優曇華とは?その意味について

優曇華とは

道元禅師にまつわる「言葉」のエッセイ。

今回は第⑲弾といたしまして、「優曇華(うどんげ)」についてお送りいたします。

筆者のつたないつぶやきとして、楽しんでいただければ幸いです。

この記事を書いているのは

こんにちは「harusuke」と申します。

2012年駒澤大学卒業後、禅の修行道場で修行経験を積み、現在は都内に暮らしております。

さて、我々は寝て起きると「昨晩食べたもの」がきちんと消化されています。

それではその食べたものを寝ている間に消化してくれたのは果たして「私」でしょうか?

ようこそ、真実を探求するブログ「禅の旅」です。

目次

優曇華とは?

優曇華とは

今回は「優曇華」についてです。「優曇華」または「憂曇華」とも言われます。

今回は前者の「優曇華」としてお伝えしていきます。

みなさんも一度は耳にしたことがあるかと思うこの「優曇華」という言葉。

当時お釈迦様がお弟子さんたちの前で「お花」を拈じられ、「微笑」された「拈華微笑」というお話はあまりにも有名なお話です。

その際、用いられたお花がこの「優曇華」だとされているんですね。

そしてそのやりとりのなかで、

我に正法眼蔵涅槃妙心あり。今摩訶迦葉に付属す。

というお言葉をお釈迦様はのこされたわけですが、それが今日の我々にも伝わる「仏法の正体」だとされるのです。

またこの「優曇華」は、滅多に咲くことがない「伝説の花」だと言われているのをご存知でしょうか?

「拈華微笑」に関しては後述するとして、ここではまずこの「優曇華」というお花が実際にはどのようなお花なのか?についてみていきたいと思います。

優曇華とはどういうお花?

出典「1から分かる親鸞聖人と浄土真宗」

「優曇華」とは「クワ科」で、イチジクの一種だとされております。

正式名称は「優曇波羅華」で「優曇華」はその略ですね。

インドが原産で、いまはヒマラヤ、インド、セイロン島などに分布しております。

なので日本では見ることのできない貴重なお花なんですね。

ちなみに「日本」ではこの「優曇華」に見た目が近しい植物として「アイラトビカズラ」というものがありまして、この「アイラトビカズラ」を「優曇華」と呼ぶ風習があるようです。

--- --- ---

◆ 作業依頼 1: 次の (a)〜(c) が優曇華についての文章の内容と合うかを判断してください。それぞれ「はい」か「いいえ」で答え、判断の決め手となる本文の言葉を一字一句たがえずに引用してください。(a) 優曇華はクワ科で、イチジクの一種だとされている。(b) 優曇華は日本が原産の花である。(c) 優曇華の正式名称は「優曇波羅華」である。
◆ 作業依頼 2: 優曇華についての文章を、本文の最後の文の次から、同じ語り口で書き継いでください。

◆ 表示データ:
--- --- ---

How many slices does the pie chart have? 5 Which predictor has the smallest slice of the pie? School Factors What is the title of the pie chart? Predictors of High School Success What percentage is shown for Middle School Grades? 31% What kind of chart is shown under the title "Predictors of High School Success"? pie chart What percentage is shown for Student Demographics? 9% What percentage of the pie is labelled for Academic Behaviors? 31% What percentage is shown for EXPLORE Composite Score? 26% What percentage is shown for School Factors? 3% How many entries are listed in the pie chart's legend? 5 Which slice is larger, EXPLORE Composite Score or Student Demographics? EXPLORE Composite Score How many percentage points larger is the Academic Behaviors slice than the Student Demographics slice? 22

--- --- ---

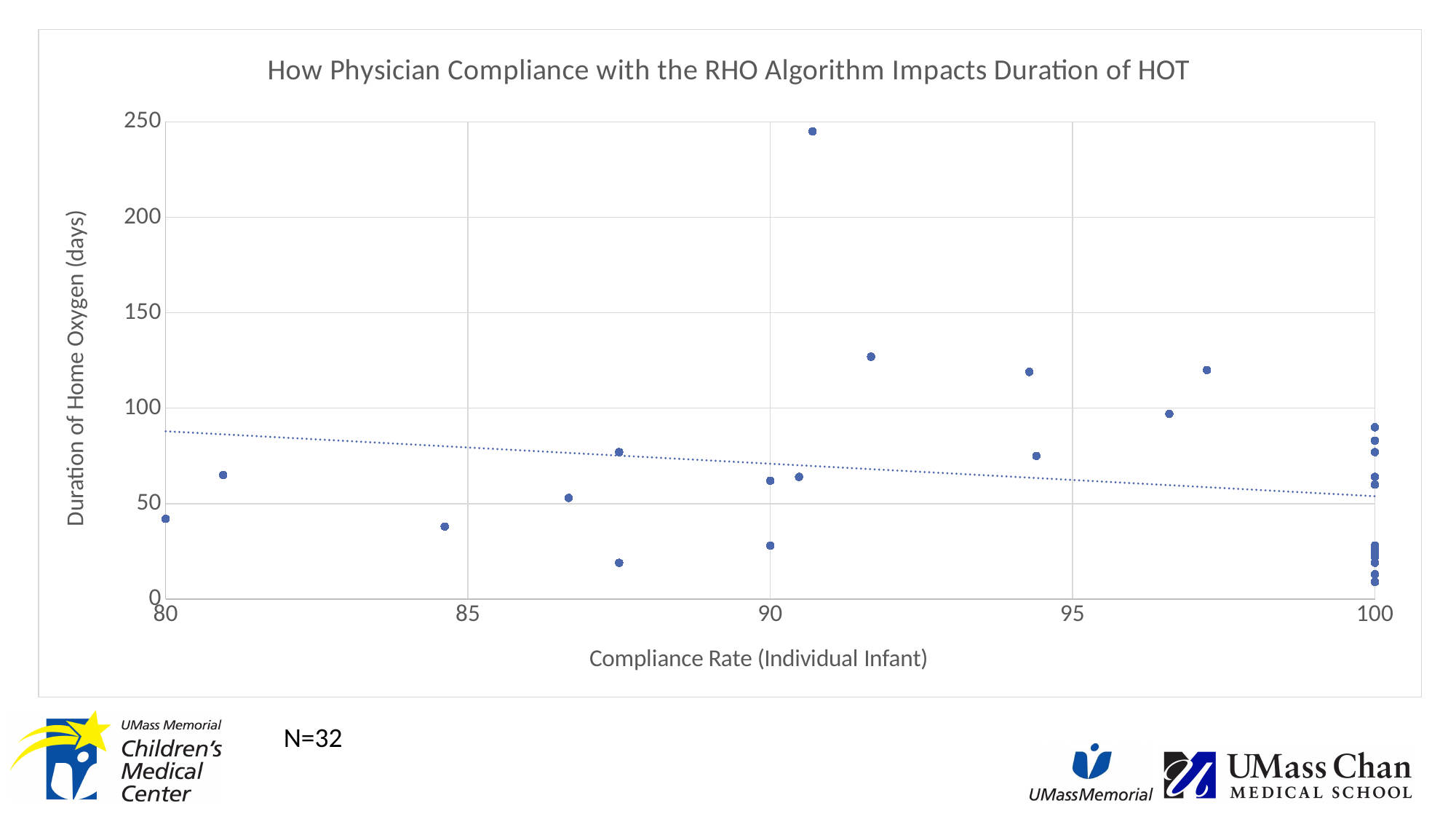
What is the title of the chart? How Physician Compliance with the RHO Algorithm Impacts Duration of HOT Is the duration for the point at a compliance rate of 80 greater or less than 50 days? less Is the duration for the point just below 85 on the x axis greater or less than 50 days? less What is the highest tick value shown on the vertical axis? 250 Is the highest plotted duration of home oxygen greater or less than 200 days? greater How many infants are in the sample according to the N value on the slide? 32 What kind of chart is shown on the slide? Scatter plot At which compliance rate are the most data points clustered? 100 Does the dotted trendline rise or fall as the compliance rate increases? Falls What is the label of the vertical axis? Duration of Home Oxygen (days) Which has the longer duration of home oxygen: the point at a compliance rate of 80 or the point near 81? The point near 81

--- --- ---

◆ 作業の解答 1:
(a) はい。「「優曇華」とは「クワ科」で、イチジクの一種だとされております。」
(b) いいえ。「インドが原産で、いまはヒマラヤ、インド、セイロン島などに分布しております。」
(c) はい。「正式名称は「優曇波羅華」で「優曇華」はその略ですね。」

◆ 作業の解答 2:
その「アイラトビカズラ」は、熊本県や長崎県に生息しております。

また上の写真をご覧いただいても分かる通り、葉の長さも非常に長いことが特徴なんです。

大体10cm前後とされておりますが、長い物だと20cmほどにもなるようです。

またこの「優曇華」の花も非常に綺麗ですよね。

写真を見てわかる通り、まっしろい「花托」に包まれ、外からは見ることができません。

「楕円形」をしているのも特徴です。

そしてその花の「果実」は食用としても用いられており、現地では実際に食べられているようです。

「葉の部分」は家畜の飼料としても用いられます。

またこの「優曇華」には一応、「滅多にない」という花言葉があるようです。

優曇華は滅多に咲かない伝説の花

この「優曇華」ですが、調べてみると今述べてきたような「実在の植物を示す場合」と、「伝説上の植物を指す場合」、そして「昆虫の卵を指す場合」との3つの区分として分けられるようです。

この「優曇華」の花は外から見ることができません。

つまり「人間が滅多に見ることができない花」というイメージを持たれているんですね。

そのようなことからこの「優曇華」という言葉を「稀有なこと」という意味で使ったり、仏教や経典ではこの「優曇華」の花を三千年に一度咲く、「伝説の花」であると伝えているんです。

この「優曇華」の花が咲くときは、「転輪聖王(てんりんじょうおう)」が現れるとも言われているんですよ。

「伝説上の植物」と言われるのはそういうことだったんですね。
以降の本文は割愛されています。